In what can only be described as one of the dumbest moves in videogame history the Saturn was launched in the US months early to compete with the Sony Playstation in the strangest stealth launch ever. It was a total rush job with no marketing to back it up yet and almost no software as third parties were still working on their launch titles for the console.

This understandably pissed off everyone: publishers, developers, marketing departments, retailers and consumers.

For consumers especially this was the last straw, coming off the back of the Mega CD and 32X failures, the sudden forced death of the Megadrive and now this stealth launch of the Saturn with barely any software or marketing and no mascot Sonic game anywhere in the pipeline.

The Saturn unsurprisingly failed in the west....hard. The Japan branch had finally started to gain success in it's home territory but all for nothing as their decisions had led to the doom of their own brand/console in the rest of the world. Had things been different and better decisions made in final days of the Megadrive and the lead up to the Saturn then we could be living a very different history now but alas Sega had the ball and dropped it so hard it won't likely ever be forgotten.

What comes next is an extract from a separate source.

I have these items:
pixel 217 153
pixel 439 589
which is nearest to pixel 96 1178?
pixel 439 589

So coming off the death of the Megadrive and the costly R&D on it's failed add ons. The failure of the Saturn and the sudden decline of the arcades Sega had pretty much lost all of it's revenue streams in just a few shorts years. The company had lost the faith of consumers and publishers alike and was in financial ruin essentially.

But desperate to regain their success and become a competitor again Sega set to work on the Dreamcast, this time they would finally learn from their mistakes and both branches would work together for the common good.

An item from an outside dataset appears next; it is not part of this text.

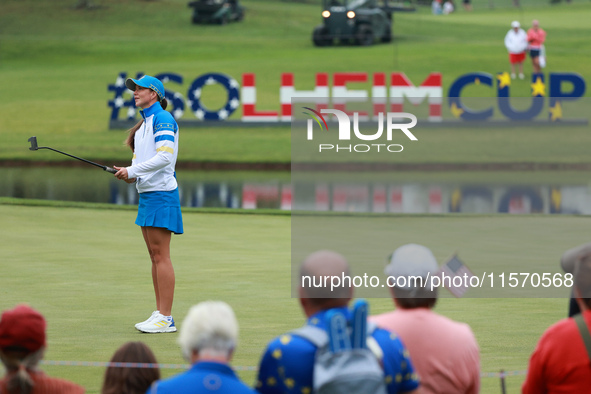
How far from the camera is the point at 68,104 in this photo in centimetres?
3969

They borrowed money and got to work on a fantastic console. Learning from the terrible launch of the Saturn the Dreamcast had software coming out of it's ears for the launch and first 18 months. It was very front loaded but it needed to be to make an impact.

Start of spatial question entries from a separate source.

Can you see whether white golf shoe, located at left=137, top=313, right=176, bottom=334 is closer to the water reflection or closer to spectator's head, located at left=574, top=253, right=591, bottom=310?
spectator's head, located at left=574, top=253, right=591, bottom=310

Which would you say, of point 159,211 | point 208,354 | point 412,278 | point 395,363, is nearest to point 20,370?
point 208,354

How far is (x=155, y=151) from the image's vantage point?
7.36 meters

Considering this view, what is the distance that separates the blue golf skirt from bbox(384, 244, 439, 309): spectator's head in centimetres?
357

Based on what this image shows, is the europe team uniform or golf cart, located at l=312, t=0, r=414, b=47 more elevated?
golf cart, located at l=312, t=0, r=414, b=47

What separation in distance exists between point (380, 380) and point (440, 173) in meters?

And to it's credit despite everything against it, the Dreamcast was pretty successful for a time, but it needed to be an absolute runaway success. The console was perfectly aimed at the hardcore and normally were it around longer the mainstream would eventually jump in too, however this was not the case with the Dreamcast.

The Playstation had been an unprecedented success and brought in gamers from much wider age ranges. Games were no longer for little kids, the mainstream were involved now. The hype for the Playstation 2 was bigger than anything before or since. It was simply monumental, and the marketing both backed and played to this fact. The public mindshare was with Sony now and nothing Sega could do would change this. When combined with the high demand and price of DVD players Sony pulled an amazing move and people were using PS2 as a cheap DVD player too further increasing it's success.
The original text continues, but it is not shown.